In the memo, Mr. Bezos says the company portrayed in the article doesn’t resemble one he knows, let alone one he would ever work for. It paints a “dystopian” picture, Mr. Bezos writes, and it is illogical: “I don’t think any company adopting the approach portrayed could survive, much less thrive, in today’s highly competitive tech hiring market.”

Financial Times writer Hannah Kuchler explained how this is not the first time Amazon has received strong opposition to its treatment of employees:

Amazon has previously been criticised for how it treats warehouse staff, whose movements are carefully tracked by computers and who are often on temporary contracts with few benefits. It has also been embroiled in conflicts with book publishers and small businesses over its power in the marketplace.

But the New York Times story focused on white-collar employees and managers responsible for developing the business. It described how these staff were also affected by Amazon’s obsession with data and said it had a commitment to fire the lowest performers in each team every year.

Michael Fertik, chief executive of Reputation.com and author of The Reputation Economy, praised Mr Bezos’s memo for being fast and openly directing employees to read the story. “It is good that it is out in the open — it is on the internet after all,” he said.

Amazon has faced such scrutiny because it challenges values cherished by the “thinking and writing classes”, Mr Fertik said, giving the examples of the company being criticised for “killing off bookstores”.

He also said it was wrong to compare Amazon, with its huge workforce of “pick and pack” warehouse staff, to companies such as Facebook, which are mainly staffed by professionals and have much chunkier margins to spend on benefits such as free food.

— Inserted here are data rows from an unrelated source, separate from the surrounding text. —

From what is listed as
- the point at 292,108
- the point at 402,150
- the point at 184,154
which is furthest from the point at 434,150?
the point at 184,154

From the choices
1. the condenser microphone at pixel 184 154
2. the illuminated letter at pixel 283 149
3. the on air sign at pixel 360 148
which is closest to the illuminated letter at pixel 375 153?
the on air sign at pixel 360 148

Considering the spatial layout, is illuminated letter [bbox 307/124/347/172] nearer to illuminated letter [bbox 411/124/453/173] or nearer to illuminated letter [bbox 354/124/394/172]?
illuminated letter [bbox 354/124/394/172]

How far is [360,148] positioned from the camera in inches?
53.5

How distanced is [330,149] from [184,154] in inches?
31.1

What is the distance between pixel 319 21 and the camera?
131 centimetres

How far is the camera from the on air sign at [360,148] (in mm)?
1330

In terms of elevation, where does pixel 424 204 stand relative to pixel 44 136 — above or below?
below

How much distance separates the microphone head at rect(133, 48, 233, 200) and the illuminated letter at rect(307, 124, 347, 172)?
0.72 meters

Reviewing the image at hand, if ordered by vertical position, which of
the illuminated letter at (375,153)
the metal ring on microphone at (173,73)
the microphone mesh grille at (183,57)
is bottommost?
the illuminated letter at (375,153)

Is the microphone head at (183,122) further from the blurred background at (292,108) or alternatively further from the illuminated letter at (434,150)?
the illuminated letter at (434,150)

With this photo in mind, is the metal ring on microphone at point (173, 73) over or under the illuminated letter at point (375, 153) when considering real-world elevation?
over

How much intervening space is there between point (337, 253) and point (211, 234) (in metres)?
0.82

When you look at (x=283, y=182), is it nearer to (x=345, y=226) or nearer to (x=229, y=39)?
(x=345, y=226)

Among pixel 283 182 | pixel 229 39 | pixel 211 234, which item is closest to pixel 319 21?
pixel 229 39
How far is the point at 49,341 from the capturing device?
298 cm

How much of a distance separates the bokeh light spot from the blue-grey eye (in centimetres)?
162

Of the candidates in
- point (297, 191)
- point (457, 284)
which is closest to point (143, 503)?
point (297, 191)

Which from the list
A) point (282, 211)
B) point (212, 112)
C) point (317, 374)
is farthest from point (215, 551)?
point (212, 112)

CNN Money’s David Goldman wrote about other Amazon employee reactions, citing employee review site GlassDoor statistics:

Though Bezos was the most prominent Amazon employee to respond to the New York Times story, Nick Ciubotariu, head of infrastructure development for Amazon’s search product, received the most attention. His LinkedIn post went viral Saturday.

Ciubotariu said that as a “proud Amazonian,” he felt “compelled to respond,” due to what he called “so many deliberate inaccuracies” by the New York Times.

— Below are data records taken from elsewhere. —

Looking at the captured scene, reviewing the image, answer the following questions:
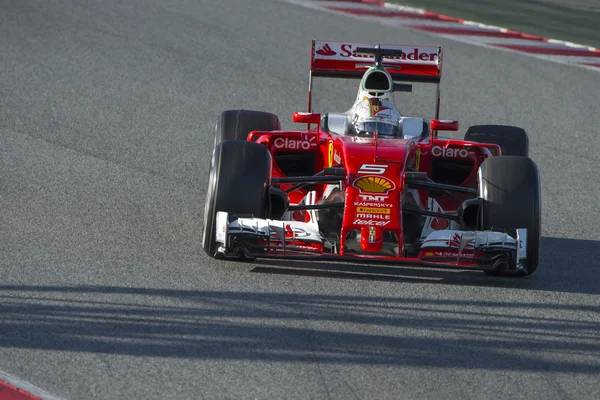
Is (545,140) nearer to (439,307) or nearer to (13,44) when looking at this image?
(439,307)

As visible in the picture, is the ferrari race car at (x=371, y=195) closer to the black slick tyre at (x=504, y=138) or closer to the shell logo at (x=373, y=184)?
the shell logo at (x=373, y=184)

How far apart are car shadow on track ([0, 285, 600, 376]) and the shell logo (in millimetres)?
824

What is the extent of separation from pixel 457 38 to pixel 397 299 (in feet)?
30.9

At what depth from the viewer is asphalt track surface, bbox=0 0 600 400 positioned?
→ 6156 mm

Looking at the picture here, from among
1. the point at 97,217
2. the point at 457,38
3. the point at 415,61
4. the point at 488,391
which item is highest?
the point at 457,38

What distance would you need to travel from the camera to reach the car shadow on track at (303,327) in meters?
6.41

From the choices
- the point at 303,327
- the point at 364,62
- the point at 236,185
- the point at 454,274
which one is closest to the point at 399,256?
the point at 454,274

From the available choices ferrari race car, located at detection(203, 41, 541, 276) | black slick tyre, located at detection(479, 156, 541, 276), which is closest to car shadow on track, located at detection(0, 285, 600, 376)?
ferrari race car, located at detection(203, 41, 541, 276)

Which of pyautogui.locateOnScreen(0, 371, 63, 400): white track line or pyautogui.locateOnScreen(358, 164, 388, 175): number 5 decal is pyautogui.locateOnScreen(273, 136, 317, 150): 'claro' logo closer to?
pyautogui.locateOnScreen(358, 164, 388, 175): number 5 decal

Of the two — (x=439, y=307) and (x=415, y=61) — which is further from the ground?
(x=415, y=61)

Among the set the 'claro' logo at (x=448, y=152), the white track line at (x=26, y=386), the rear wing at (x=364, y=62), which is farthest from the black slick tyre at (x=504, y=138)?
the white track line at (x=26, y=386)

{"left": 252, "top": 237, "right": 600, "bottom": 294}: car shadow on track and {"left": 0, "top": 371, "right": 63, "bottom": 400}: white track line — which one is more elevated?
{"left": 252, "top": 237, "right": 600, "bottom": 294}: car shadow on track

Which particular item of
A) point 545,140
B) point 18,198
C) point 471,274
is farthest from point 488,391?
point 545,140

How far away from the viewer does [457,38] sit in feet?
53.2
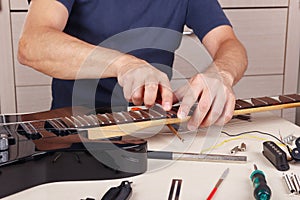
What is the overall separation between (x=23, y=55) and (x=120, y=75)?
31 centimetres

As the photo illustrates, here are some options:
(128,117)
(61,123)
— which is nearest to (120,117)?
(128,117)

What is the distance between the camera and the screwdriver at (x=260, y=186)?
65cm

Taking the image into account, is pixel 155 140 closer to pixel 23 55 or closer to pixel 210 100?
pixel 210 100

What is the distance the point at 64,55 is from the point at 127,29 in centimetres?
33

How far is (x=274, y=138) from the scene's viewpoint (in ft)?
3.07

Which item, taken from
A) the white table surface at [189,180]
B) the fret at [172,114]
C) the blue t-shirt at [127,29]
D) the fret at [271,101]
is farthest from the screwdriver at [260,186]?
the blue t-shirt at [127,29]

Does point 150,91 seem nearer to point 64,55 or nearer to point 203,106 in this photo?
point 203,106

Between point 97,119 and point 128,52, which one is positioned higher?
point 128,52

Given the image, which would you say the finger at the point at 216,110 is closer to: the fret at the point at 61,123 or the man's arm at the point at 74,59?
the man's arm at the point at 74,59

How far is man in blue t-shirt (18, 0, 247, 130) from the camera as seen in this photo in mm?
837

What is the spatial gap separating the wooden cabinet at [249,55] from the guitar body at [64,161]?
3.90ft

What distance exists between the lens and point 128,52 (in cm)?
122

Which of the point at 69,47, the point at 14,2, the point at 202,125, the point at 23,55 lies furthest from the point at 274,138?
the point at 14,2

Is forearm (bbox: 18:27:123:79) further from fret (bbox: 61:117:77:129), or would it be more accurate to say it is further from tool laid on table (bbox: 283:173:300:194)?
tool laid on table (bbox: 283:173:300:194)
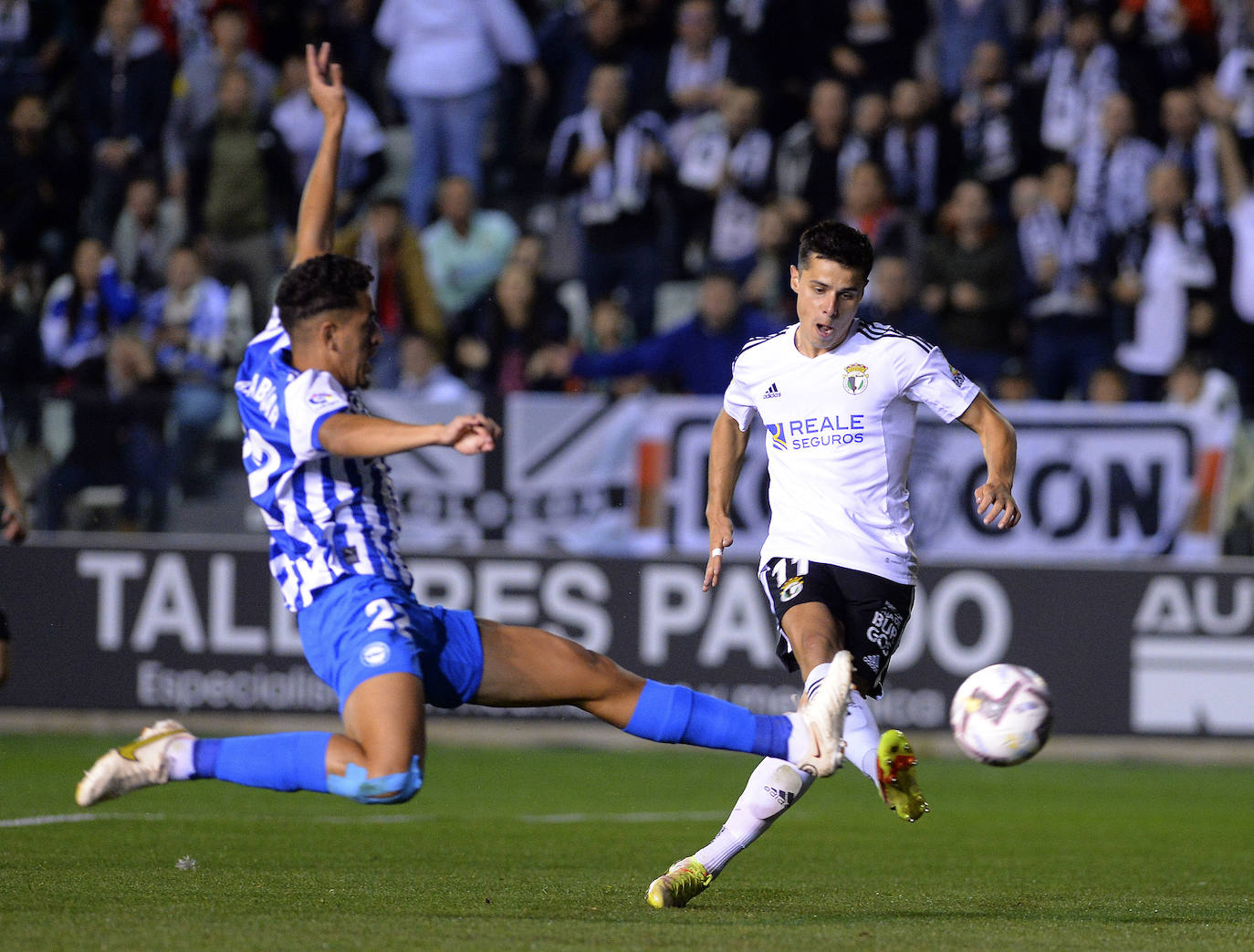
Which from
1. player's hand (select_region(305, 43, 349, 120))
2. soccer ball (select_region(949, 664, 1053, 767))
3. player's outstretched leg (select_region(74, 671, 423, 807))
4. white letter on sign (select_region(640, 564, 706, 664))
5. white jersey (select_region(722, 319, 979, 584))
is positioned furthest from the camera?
white letter on sign (select_region(640, 564, 706, 664))

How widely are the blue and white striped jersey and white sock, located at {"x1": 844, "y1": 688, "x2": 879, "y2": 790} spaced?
1617 mm

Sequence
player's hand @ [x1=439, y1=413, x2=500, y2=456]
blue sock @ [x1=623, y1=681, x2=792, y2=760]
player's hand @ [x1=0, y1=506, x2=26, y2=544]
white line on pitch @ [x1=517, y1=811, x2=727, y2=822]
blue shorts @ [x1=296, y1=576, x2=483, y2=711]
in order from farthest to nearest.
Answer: white line on pitch @ [x1=517, y1=811, x2=727, y2=822] < player's hand @ [x1=0, y1=506, x2=26, y2=544] < blue sock @ [x1=623, y1=681, x2=792, y2=760] < blue shorts @ [x1=296, y1=576, x2=483, y2=711] < player's hand @ [x1=439, y1=413, x2=500, y2=456]

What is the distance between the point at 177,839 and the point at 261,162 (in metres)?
8.47

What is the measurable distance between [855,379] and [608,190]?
8.76 m

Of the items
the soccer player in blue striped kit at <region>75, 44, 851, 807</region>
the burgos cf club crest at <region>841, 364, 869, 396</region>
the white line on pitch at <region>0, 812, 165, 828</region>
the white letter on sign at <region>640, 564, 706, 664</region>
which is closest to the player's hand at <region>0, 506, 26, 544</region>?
the white line on pitch at <region>0, 812, 165, 828</region>

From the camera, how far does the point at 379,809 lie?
9.71 meters

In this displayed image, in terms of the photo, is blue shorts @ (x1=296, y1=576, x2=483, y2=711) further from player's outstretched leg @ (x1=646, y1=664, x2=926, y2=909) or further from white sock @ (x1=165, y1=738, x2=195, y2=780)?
player's outstretched leg @ (x1=646, y1=664, x2=926, y2=909)

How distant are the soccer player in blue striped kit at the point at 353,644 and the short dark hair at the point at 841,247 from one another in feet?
5.10

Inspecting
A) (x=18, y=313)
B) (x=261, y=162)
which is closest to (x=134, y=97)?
(x=261, y=162)

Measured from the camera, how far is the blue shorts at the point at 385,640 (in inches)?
210

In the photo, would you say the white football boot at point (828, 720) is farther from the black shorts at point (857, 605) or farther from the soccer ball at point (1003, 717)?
the black shorts at point (857, 605)

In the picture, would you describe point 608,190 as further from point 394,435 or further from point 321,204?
point 394,435

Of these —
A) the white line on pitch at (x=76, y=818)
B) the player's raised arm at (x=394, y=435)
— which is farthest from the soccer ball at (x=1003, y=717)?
the white line on pitch at (x=76, y=818)

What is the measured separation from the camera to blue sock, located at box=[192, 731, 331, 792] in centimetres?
538
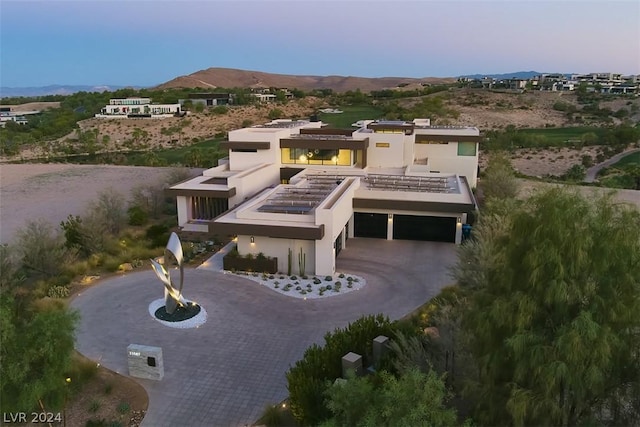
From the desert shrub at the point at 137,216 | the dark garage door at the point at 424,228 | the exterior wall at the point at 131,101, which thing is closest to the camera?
the dark garage door at the point at 424,228

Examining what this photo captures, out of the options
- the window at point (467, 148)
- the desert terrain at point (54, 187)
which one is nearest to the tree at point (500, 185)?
the window at point (467, 148)

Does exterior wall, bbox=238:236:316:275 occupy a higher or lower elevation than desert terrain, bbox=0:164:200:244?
higher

“If Amazon was the type of place described in this article, I would publicly denounce Amazon, and leave,” he said.

Ciubotariu strongly knocked back many of the New York Times’ accusations, including the culture of “diplomatically throwing people out of the bus” and the use of the term “Amabot” to describe employees. He said Amazon is always hiring outside talent in an effort to come up with better ways of doing things.

Yet the New York Times’ story did capture a general sentiment expressed by Amazon employees in one at least one online employee survey.

On job rating website GlassDoor, 82% of employees have a favorable opinion of Bezos, but only 62% would recommend that a friend work at Amazon.

By comparison, 82% of Apple employees would recommend the company to a friend, and 95% approve of Tim Cook. At Google, 92% would recommend the company to a friend and 96% like parent company Alphabet CEO Larry Page. And across Lake Washington from Amazon, 81% of Microsoft employees would want a friend to work there, while 88% approve of CEO Satya Nadella.